▸ **What is expected**: Recast everything from the start of the listing down to the line containing "14.2 meters" as a JSON list of strings, one string per line, skipping blank lines and leaving out the pictures.

═══ Provided data

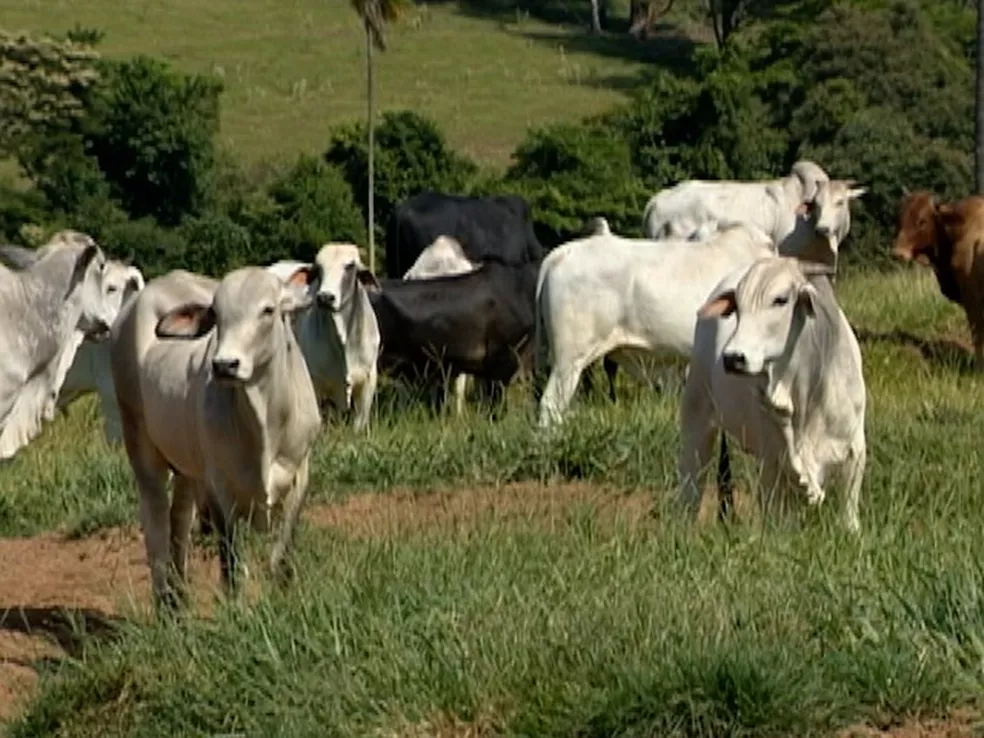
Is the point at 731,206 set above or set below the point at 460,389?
above

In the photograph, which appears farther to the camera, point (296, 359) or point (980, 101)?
point (980, 101)

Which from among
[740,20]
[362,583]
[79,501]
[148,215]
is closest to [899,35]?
[148,215]

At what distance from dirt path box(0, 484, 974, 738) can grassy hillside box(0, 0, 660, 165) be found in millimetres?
35317

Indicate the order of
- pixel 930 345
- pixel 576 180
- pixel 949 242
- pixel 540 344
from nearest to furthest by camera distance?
pixel 540 344
pixel 930 345
pixel 949 242
pixel 576 180

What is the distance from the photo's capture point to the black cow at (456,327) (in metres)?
15.5

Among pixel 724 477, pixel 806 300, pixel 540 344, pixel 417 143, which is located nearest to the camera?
pixel 806 300

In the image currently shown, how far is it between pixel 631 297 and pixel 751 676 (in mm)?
7869

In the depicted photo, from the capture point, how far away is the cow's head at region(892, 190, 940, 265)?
1930 cm

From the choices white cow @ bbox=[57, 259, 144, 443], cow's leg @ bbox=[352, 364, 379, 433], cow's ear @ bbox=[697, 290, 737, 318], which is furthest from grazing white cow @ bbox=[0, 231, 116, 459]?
cow's leg @ bbox=[352, 364, 379, 433]

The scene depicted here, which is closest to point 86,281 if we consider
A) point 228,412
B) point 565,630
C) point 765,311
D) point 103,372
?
point 228,412

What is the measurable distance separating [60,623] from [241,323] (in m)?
1.51

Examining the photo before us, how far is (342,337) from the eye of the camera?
14.2 meters

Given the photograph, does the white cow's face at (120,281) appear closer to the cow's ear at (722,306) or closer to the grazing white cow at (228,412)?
the grazing white cow at (228,412)

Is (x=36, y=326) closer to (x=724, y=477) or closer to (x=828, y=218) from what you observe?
(x=724, y=477)
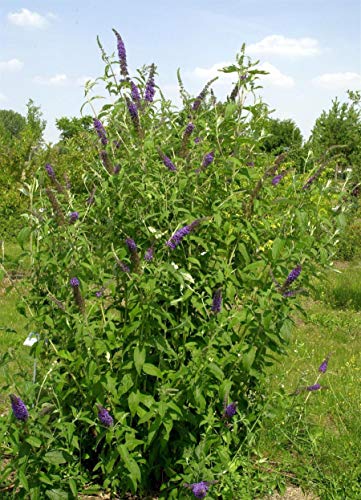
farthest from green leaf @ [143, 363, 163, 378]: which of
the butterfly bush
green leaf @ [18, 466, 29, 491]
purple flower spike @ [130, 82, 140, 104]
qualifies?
purple flower spike @ [130, 82, 140, 104]

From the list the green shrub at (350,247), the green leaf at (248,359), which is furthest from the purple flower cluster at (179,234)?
the green shrub at (350,247)

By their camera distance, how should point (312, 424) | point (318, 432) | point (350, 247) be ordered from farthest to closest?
point (350, 247) < point (312, 424) < point (318, 432)

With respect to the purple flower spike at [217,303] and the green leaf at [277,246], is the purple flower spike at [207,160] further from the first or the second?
the purple flower spike at [217,303]

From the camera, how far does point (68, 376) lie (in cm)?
327

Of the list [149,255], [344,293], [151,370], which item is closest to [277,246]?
[149,255]

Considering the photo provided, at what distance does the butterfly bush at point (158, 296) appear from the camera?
9.34ft

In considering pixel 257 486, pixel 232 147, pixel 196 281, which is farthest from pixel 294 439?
pixel 232 147

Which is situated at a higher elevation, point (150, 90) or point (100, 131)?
point (150, 90)

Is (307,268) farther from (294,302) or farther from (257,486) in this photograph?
(257,486)

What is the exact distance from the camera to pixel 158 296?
9.73 ft

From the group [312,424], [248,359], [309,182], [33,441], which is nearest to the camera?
[33,441]

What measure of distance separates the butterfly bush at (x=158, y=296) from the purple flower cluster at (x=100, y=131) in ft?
0.03

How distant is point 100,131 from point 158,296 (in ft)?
3.07

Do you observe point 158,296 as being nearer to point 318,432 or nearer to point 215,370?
point 215,370
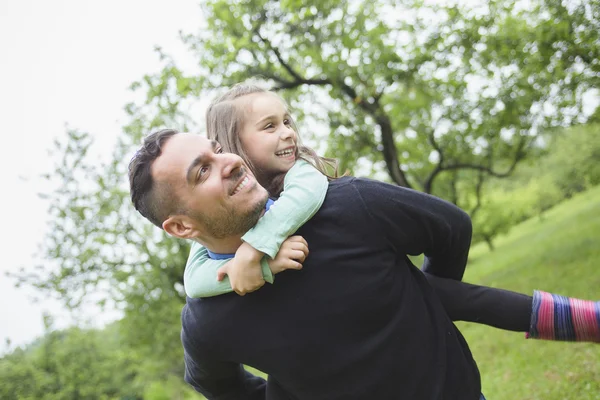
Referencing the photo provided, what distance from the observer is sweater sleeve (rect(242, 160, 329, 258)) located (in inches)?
62.1

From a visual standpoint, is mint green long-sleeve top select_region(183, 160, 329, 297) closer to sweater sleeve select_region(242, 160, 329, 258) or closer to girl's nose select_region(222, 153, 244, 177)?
sweater sleeve select_region(242, 160, 329, 258)

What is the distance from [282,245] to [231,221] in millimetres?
204

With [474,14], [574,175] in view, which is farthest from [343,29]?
[574,175]

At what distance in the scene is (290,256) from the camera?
60.4 inches

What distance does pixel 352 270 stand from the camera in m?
1.59

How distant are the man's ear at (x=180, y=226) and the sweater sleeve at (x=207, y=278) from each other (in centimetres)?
12

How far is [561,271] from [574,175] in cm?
2456

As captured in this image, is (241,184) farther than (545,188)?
No

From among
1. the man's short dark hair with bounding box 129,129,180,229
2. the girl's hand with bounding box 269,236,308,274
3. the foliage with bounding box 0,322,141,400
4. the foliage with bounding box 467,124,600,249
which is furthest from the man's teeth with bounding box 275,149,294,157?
the foliage with bounding box 0,322,141,400

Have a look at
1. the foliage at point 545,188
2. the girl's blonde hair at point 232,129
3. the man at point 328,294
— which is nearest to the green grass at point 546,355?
the foliage at point 545,188

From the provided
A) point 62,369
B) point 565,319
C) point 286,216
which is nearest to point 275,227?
point 286,216

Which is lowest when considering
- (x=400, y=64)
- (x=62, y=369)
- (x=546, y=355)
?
(x=62, y=369)

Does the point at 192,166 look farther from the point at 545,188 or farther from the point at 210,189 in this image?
the point at 545,188

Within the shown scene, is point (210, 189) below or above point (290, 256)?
above
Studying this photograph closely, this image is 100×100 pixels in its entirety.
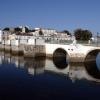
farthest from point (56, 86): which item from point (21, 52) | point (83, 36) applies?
point (83, 36)

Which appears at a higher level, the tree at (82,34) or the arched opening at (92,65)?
the tree at (82,34)

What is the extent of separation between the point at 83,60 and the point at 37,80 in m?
14.0

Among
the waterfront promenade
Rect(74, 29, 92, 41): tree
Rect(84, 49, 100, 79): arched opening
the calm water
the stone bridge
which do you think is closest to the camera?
the calm water

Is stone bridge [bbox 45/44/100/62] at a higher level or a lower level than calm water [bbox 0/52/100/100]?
higher

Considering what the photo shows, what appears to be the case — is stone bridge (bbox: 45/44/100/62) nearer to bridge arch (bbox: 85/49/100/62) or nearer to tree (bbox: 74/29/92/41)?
bridge arch (bbox: 85/49/100/62)

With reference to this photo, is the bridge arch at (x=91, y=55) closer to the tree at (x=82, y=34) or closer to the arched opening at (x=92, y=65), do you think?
the arched opening at (x=92, y=65)

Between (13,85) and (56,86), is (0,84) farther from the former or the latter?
(56,86)

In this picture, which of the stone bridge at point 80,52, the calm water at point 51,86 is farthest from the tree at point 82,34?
the calm water at point 51,86

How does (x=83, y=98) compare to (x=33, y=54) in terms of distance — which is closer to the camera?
(x=83, y=98)

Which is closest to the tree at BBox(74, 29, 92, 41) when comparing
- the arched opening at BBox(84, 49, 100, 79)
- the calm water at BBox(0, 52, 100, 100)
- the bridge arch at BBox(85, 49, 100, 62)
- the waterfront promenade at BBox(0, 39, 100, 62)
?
the waterfront promenade at BBox(0, 39, 100, 62)

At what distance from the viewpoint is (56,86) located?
78.1 feet

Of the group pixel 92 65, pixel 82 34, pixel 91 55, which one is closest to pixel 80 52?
pixel 91 55

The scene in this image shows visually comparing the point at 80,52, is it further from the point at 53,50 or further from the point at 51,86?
the point at 51,86

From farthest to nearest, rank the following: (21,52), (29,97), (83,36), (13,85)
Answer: (83,36) < (21,52) < (13,85) < (29,97)
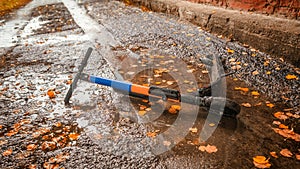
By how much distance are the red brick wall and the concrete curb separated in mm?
145

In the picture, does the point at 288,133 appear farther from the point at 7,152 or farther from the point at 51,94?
the point at 51,94

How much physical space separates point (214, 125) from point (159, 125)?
1.94 feet

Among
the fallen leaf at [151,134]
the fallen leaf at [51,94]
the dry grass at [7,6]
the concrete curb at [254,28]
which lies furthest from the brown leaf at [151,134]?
the dry grass at [7,6]

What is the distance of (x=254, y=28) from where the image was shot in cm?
425

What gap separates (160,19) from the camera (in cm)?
722

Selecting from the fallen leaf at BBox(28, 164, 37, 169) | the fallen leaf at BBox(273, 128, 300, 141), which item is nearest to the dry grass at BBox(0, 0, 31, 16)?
the fallen leaf at BBox(28, 164, 37, 169)

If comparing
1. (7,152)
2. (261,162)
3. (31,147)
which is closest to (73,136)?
(31,147)

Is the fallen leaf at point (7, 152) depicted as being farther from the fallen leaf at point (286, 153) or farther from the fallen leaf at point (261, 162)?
the fallen leaf at point (286, 153)

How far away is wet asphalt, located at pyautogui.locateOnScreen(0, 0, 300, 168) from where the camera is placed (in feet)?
6.93

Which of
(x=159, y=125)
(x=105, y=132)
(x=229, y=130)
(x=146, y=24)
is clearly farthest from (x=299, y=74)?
(x=146, y=24)

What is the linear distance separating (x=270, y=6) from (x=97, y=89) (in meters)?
3.64

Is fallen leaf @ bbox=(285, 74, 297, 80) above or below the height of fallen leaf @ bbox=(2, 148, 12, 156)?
above

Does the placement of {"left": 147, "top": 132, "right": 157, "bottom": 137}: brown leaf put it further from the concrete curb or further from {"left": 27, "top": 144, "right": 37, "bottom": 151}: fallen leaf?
the concrete curb

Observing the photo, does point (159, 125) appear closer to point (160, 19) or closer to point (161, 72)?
point (161, 72)
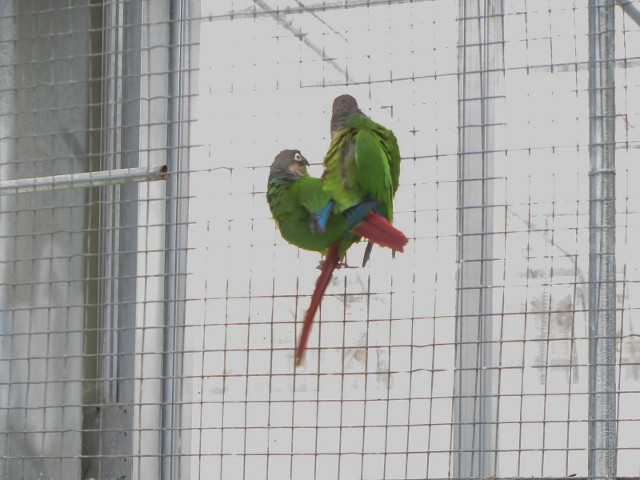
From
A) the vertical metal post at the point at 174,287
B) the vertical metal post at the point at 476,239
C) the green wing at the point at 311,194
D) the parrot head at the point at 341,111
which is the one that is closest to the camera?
the green wing at the point at 311,194

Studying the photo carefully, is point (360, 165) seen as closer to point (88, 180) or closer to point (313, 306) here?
point (313, 306)

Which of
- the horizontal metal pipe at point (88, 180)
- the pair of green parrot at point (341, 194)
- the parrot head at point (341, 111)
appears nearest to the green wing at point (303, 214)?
the pair of green parrot at point (341, 194)

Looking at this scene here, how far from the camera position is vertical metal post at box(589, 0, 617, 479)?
124 centimetres

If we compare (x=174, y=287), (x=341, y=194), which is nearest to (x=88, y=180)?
(x=174, y=287)

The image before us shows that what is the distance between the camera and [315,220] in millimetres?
1250

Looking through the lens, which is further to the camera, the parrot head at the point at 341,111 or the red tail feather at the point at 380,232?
the parrot head at the point at 341,111

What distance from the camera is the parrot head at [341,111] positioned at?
4.52 ft

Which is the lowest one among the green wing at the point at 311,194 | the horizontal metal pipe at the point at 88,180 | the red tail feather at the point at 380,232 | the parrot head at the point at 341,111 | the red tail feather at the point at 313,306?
the red tail feather at the point at 313,306

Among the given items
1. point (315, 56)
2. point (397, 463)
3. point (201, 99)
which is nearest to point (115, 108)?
point (201, 99)

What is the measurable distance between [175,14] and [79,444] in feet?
3.46

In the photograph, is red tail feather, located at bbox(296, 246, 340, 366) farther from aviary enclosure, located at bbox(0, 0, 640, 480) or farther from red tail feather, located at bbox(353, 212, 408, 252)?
aviary enclosure, located at bbox(0, 0, 640, 480)

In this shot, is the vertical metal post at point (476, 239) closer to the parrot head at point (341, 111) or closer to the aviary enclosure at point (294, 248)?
the aviary enclosure at point (294, 248)

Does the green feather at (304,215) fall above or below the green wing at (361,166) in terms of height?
below

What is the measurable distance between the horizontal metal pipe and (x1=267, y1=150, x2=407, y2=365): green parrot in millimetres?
246
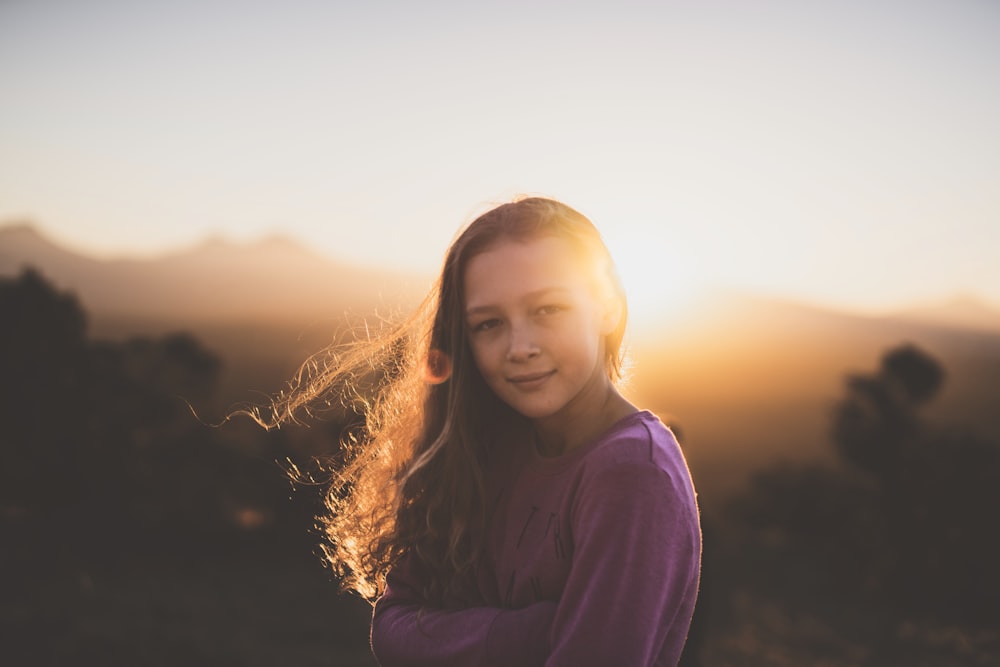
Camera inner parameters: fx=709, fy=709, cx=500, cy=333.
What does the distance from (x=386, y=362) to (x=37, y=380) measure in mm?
15671

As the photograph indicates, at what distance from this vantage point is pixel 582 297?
1962 millimetres

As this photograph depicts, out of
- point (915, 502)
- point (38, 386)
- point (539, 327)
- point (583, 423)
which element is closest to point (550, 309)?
point (539, 327)

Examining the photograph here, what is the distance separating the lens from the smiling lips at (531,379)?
192cm

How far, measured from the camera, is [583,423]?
6.38 feet

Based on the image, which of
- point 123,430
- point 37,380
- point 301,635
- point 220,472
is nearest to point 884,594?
point 301,635

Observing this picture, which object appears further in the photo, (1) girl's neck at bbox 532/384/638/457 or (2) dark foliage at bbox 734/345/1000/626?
(2) dark foliage at bbox 734/345/1000/626

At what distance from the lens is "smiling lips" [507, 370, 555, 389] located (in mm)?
1922

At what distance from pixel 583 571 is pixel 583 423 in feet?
1.51

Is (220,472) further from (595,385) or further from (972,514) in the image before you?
(972,514)

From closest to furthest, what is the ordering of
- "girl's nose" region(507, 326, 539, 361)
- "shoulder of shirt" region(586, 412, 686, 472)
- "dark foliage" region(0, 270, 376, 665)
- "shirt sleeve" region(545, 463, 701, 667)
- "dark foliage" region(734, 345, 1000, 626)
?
"shirt sleeve" region(545, 463, 701, 667) < "shoulder of shirt" region(586, 412, 686, 472) < "girl's nose" region(507, 326, 539, 361) < "dark foliage" region(0, 270, 376, 665) < "dark foliage" region(734, 345, 1000, 626)

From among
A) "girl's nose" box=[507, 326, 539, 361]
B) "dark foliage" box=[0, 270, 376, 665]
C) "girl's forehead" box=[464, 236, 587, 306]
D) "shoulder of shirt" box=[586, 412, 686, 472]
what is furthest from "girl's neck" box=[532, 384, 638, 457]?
"dark foliage" box=[0, 270, 376, 665]

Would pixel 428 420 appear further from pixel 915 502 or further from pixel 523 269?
pixel 915 502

══════

▸ **Solution to this task**:
[
  "Is the point at 731,206 set above or set below the point at 460,389?",
  "above",
  "In the photograph, which appears farther to the camera, point (296, 359) or point (980, 101)?",
  "point (980, 101)",
  "Which from among",
  "[740,20]",
  "[362,583]",
  "[79,501]",
  "[148,215]",
  "is closest to [899,35]?",
  "[148,215]",
  "At what distance from dirt path box(0, 484, 974, 738) can grassy hillside box(0, 0, 660, 165) be found in millimetres?",
  "35317",
  "Indicate the order of",
  "- pixel 930 345",
  "- pixel 576 180",
  "- pixel 949 242",
  "- pixel 540 344",
  "from nearest to furthest by camera distance?",
  "pixel 540 344",
  "pixel 930 345",
  "pixel 949 242",
  "pixel 576 180",
  "What is the distance from the photo's capture point to the black cow at (456,327) (in metres)?",
  "15.5",
  "Among pixel 724 477, pixel 806 300, pixel 540 344, pixel 417 143, which is located nearest to the camera?",
  "pixel 806 300",
  "In the image currently shown, how far is it between pixel 631 297 and pixel 751 676 (in mm)?",
  "7869",
  "In the depicted photo, from the capture point, how far away is the cow's head at region(892, 190, 940, 265)?",
  "1930 cm",
  "From the choices white cow @ bbox=[57, 259, 144, 443], cow's leg @ bbox=[352, 364, 379, 433], cow's ear @ bbox=[697, 290, 737, 318], which is furthest from grazing white cow @ bbox=[0, 231, 116, 459]?",
  "cow's leg @ bbox=[352, 364, 379, 433]",
  "The scene depicted here, which is closest to point 86,281 if we consider",
  "A) point 228,412",
  "B) point 565,630",
  "C) point 765,311",
  "D) point 103,372",
  "?",
  "point 228,412",
  "What is the measurable distance separating [60,623] from [241,323] (in m)?",
  "1.51",
  "Examining the photo before us, how far is (342,337) from the eye of the camera?",
  "14.2 meters"
]